### Фрагмент воспоминаний
Из книги «Дзига Вертов в воспоминаниях современников» (1976; с. 243-237). Фото Леонида Браславского предоставлено его вдовой Мариной Браславской.
Мне особенно запомнился один номер журнала «Новостей дня»[1] Дзиги Вертова. В те годы фильмы он уже не делал, а время от времени ему поручали монтировать киножурналы.
В тогдашнем Министерстве киножурнал, смонтированный Дзигой Вертовым, не приняли и вернули на студию для переделок. Поскольку подобное случалось не так уж часто, это было воспринято как ЧП. А то обстоятельство, что журнал монтировал Вертов, придавало «чрезвычайному происшествию» особый колорит.

Блок данных
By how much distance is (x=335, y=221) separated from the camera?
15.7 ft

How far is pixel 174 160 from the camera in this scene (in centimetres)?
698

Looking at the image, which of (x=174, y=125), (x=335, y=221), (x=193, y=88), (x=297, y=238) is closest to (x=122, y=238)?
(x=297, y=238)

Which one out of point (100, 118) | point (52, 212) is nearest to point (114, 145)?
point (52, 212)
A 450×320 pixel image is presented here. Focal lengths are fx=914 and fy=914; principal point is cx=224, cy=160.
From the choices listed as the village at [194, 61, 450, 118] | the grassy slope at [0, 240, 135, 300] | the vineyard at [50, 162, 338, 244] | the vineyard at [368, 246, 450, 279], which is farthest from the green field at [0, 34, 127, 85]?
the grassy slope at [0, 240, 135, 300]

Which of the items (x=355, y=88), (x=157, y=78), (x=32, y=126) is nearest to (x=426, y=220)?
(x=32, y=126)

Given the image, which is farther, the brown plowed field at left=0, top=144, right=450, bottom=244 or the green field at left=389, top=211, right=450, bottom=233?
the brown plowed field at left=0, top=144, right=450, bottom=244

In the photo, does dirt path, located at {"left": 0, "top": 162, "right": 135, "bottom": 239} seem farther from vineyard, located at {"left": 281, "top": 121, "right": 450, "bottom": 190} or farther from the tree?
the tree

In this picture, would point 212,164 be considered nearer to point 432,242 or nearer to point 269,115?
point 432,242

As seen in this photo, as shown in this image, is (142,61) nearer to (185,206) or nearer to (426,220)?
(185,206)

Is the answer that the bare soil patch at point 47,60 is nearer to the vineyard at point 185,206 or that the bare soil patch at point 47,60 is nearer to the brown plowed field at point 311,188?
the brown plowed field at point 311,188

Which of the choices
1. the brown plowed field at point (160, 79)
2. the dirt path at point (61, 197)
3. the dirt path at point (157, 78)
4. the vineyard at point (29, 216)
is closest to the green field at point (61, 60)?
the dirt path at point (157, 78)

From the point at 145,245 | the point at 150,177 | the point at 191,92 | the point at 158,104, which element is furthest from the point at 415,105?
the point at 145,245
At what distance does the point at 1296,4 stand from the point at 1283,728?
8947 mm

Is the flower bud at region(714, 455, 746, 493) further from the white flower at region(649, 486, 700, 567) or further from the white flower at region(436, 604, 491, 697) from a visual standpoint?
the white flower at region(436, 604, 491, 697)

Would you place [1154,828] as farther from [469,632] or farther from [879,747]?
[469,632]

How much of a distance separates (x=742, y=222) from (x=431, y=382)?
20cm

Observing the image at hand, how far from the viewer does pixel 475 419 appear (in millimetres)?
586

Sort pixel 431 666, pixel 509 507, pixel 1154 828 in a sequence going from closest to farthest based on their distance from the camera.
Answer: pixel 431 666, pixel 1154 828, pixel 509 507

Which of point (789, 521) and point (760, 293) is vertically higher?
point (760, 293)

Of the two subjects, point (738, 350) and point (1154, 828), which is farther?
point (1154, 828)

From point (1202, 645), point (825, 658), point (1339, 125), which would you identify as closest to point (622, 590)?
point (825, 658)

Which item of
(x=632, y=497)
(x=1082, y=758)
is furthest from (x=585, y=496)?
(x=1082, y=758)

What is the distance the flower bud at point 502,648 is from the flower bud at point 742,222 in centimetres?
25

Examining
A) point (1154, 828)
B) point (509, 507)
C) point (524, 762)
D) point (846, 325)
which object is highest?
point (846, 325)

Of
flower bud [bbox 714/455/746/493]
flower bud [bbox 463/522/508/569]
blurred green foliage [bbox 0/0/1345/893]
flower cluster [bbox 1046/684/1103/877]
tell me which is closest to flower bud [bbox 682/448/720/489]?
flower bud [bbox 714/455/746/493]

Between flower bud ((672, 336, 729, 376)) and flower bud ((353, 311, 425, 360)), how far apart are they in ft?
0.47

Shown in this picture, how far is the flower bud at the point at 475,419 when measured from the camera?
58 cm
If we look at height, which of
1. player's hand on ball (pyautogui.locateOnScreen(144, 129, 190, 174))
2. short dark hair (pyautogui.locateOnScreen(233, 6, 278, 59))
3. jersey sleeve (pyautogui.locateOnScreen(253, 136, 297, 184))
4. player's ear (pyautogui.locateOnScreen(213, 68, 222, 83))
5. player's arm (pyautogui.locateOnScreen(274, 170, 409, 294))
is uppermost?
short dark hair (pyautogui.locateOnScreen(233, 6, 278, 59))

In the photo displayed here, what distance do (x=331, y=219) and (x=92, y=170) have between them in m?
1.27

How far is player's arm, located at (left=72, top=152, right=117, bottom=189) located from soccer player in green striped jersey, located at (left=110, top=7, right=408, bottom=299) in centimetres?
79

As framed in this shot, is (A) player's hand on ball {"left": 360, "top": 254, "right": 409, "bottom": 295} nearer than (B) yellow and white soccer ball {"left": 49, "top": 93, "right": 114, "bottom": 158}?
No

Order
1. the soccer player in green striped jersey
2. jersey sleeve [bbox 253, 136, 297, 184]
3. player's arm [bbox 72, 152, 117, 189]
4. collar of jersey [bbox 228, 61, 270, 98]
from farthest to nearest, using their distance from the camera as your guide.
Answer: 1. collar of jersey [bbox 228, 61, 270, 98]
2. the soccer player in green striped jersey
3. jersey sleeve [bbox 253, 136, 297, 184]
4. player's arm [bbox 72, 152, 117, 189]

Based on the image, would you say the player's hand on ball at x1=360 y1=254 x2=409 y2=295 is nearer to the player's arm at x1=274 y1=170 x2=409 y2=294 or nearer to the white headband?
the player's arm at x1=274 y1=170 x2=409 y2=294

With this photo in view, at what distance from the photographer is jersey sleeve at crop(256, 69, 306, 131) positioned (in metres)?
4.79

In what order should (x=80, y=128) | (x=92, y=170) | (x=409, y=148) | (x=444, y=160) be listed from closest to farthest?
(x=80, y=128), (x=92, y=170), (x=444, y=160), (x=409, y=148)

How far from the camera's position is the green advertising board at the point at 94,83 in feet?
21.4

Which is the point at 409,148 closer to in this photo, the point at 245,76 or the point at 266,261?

### Что нужно сделать
a) Какую работу, согласно фрагменту воспоминаний о Дзиге Вертове, ему время от времени поручали в те годы?
b) Продолжите фрагмент воспоминаний о Дзиге Вертове после его последнего предложения.
Эти записи здесь не используются.

### Ответы к заданиям
a) Монтировать киножурналы.

b)
Отчетливо помню, как к этому ЧП отнеслись в коллективе. Имя Дзиги Вертова стало как бы водоразделом. Люди не очень способные, не раз терпевшие фиаско именно из-за отсутствия дарования, были даже довольны. Сознание, что не только они могут потерпеть неудачу, но и сам Вертов, наполняло их весьма своеобразным удовлетворением.
Другие — способные самостоятельно мыслить и творить — испытывали искреннее огорчение, ибо завидовать они могли не таланту Вертова, а лишь его бессмертным картинам. А это прекрасная зависть!
Меня, молодого, начинающего сценариста, вызвал главный редактор и поручил переделку дикторского текста журнала.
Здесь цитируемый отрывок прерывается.